EXERCISE BRIEF =
Return each line in the data below that contains the string "post". Case counts.

================================

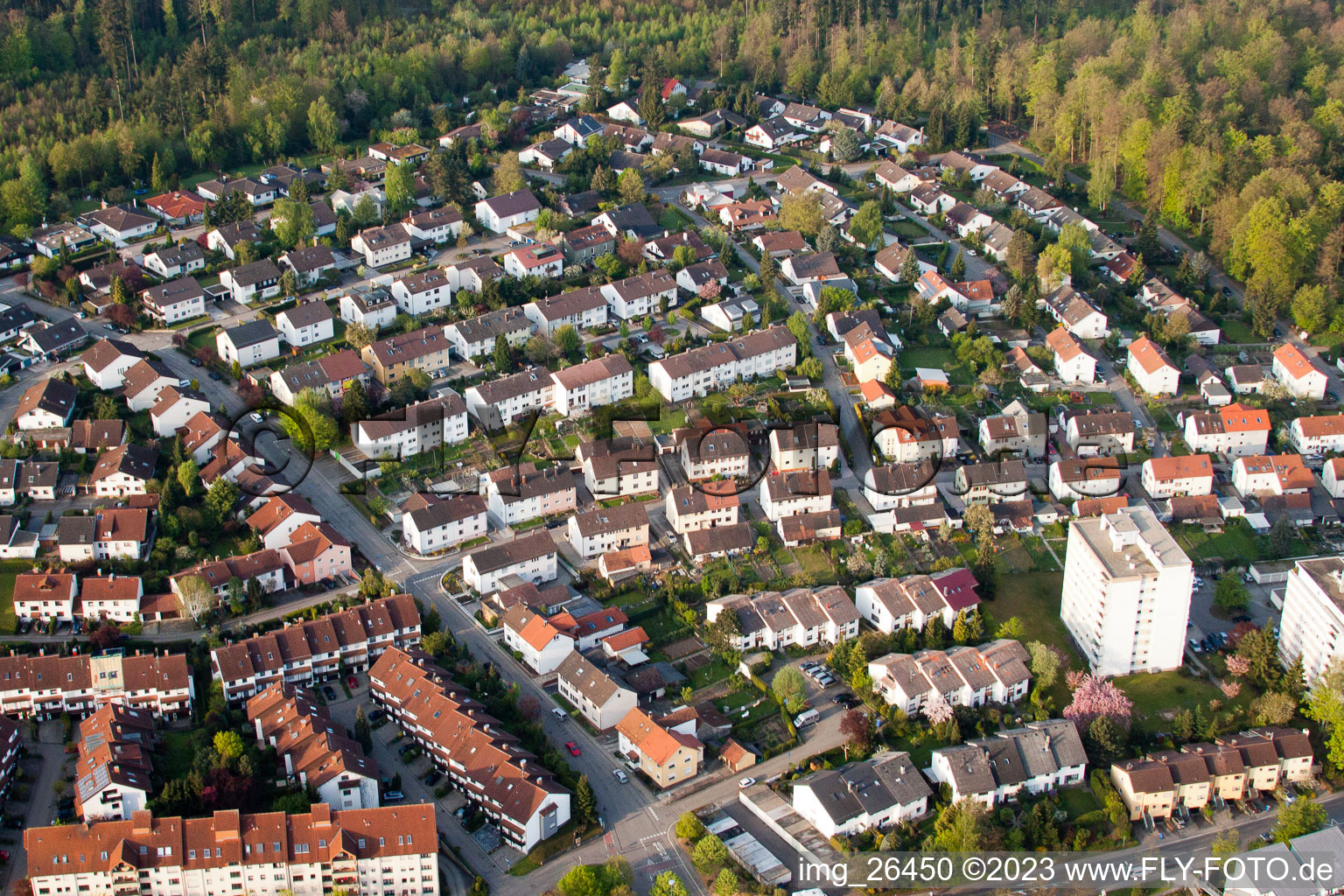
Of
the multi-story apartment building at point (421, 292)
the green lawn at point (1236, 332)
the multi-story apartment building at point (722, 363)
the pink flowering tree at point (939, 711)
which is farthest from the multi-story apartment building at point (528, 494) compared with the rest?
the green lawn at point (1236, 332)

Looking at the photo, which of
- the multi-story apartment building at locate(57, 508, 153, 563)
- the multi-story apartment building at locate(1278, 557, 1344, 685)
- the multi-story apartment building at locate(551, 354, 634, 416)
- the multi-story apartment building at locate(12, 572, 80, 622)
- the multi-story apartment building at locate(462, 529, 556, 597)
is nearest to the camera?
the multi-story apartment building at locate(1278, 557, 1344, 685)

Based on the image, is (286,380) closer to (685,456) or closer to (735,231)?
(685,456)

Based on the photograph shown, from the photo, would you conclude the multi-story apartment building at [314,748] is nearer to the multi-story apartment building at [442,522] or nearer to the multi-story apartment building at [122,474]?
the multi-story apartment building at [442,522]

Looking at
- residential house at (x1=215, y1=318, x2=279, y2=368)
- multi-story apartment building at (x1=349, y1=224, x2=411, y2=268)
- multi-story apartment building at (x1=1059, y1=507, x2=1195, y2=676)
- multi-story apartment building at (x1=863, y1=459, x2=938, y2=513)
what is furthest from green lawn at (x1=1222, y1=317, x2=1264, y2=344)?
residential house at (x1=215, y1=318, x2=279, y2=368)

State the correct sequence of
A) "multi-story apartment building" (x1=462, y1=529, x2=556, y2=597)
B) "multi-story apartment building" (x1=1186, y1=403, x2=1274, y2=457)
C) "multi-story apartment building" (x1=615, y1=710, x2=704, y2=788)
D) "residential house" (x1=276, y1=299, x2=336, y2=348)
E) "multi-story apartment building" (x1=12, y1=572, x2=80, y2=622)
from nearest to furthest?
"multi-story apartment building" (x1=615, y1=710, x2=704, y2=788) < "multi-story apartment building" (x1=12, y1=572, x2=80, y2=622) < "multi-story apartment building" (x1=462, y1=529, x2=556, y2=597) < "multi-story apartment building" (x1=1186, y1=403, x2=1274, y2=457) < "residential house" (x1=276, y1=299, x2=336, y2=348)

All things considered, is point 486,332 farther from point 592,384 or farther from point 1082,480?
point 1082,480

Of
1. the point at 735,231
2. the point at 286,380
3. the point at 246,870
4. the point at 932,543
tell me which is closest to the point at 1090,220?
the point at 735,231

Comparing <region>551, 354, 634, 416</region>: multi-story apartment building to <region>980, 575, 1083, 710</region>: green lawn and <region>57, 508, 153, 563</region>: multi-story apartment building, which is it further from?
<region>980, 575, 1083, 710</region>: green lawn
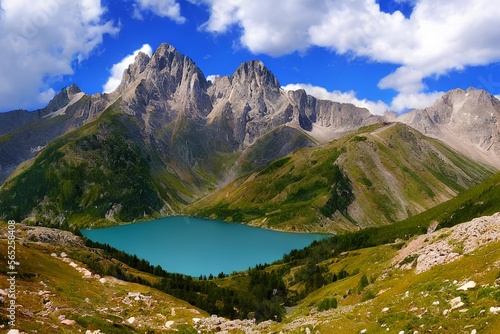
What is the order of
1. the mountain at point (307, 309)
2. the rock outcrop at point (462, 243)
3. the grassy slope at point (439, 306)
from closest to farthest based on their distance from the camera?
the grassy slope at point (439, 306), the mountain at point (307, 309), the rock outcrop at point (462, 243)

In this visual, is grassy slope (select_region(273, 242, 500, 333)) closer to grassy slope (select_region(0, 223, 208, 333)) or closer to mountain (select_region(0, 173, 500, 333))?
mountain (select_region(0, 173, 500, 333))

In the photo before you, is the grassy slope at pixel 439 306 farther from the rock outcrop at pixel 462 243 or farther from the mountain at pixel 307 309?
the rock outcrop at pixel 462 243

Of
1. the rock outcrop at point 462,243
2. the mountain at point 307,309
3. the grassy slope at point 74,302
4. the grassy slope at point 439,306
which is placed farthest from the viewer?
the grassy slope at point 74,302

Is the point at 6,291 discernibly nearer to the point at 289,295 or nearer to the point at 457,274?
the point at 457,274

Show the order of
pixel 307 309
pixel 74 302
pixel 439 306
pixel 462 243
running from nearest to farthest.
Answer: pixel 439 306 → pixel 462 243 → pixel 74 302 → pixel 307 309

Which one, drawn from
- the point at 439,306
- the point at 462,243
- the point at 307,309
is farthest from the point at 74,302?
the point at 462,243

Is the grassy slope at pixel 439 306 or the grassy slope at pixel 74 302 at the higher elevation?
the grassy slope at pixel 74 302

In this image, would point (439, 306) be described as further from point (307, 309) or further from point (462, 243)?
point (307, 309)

================================

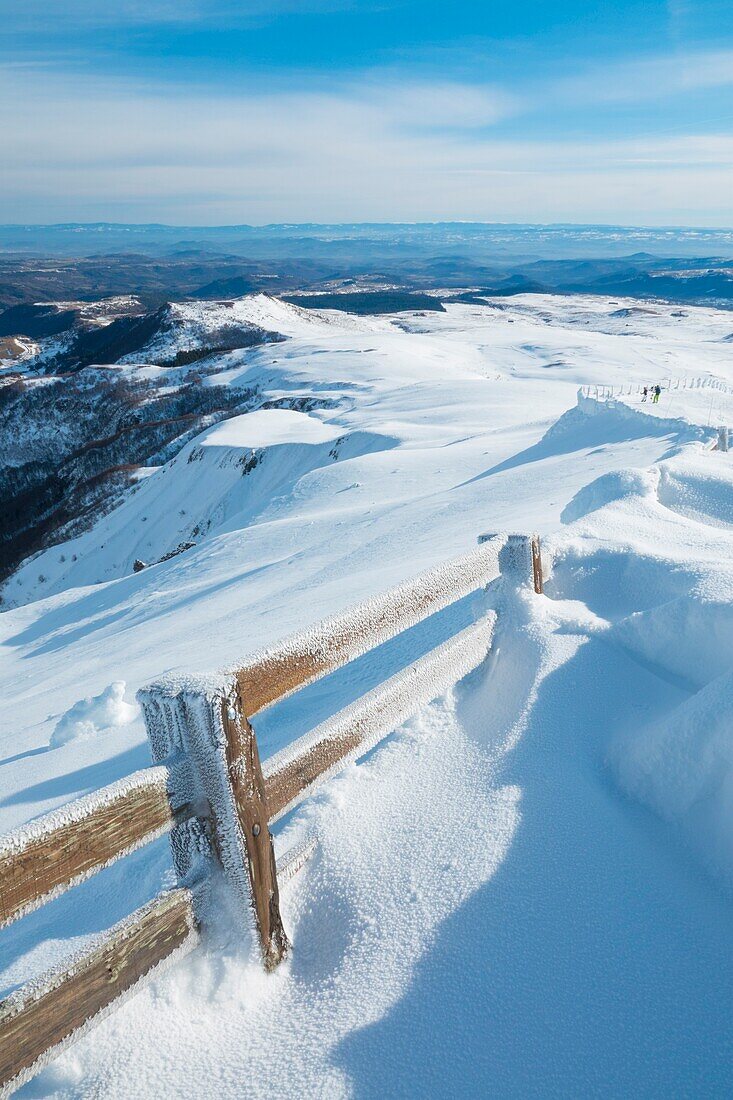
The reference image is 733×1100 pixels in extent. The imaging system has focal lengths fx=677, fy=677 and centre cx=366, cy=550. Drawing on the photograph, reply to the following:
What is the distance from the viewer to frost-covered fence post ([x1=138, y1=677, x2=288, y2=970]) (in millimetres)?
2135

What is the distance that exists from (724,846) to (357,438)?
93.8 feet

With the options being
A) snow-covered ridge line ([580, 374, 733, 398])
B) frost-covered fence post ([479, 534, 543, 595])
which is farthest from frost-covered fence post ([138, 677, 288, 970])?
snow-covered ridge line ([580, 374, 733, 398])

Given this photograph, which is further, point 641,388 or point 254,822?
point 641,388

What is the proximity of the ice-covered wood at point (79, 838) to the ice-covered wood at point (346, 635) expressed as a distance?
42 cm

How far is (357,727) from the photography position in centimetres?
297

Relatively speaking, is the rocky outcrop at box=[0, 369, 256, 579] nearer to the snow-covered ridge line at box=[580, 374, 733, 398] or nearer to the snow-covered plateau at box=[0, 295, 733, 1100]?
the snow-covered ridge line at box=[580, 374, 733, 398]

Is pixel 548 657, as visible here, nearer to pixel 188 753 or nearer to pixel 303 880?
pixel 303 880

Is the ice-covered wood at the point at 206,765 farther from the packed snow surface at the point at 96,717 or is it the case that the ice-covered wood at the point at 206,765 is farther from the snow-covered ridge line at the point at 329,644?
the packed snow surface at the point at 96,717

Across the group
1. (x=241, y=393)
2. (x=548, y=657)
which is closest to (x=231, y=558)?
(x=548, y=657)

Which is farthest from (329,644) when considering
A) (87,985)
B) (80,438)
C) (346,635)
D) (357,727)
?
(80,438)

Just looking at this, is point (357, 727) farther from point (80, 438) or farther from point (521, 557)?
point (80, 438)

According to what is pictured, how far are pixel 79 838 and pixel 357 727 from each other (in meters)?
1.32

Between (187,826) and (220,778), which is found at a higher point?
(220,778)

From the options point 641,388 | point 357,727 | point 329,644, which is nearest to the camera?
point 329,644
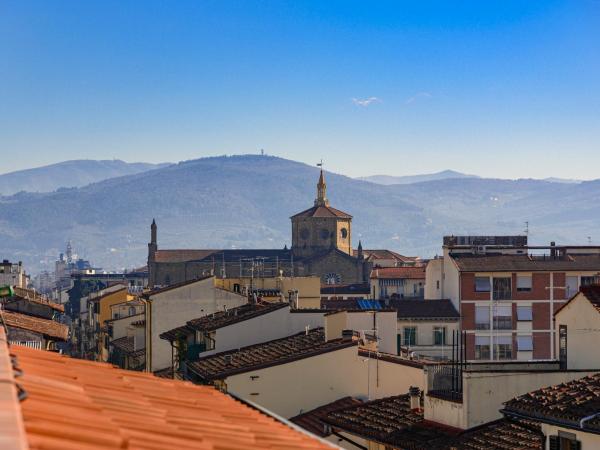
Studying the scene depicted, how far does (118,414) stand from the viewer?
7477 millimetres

================================

CORRECT RESULT =
What is the distance from the viewer to frost-covered fence post ([x1=138, y1=677, x2=288, y2=970]) (in millimetres)?
B) frost-covered fence post ([479, 534, 543, 595])
which is farthest from frost-covered fence post ([138, 677, 288, 970])?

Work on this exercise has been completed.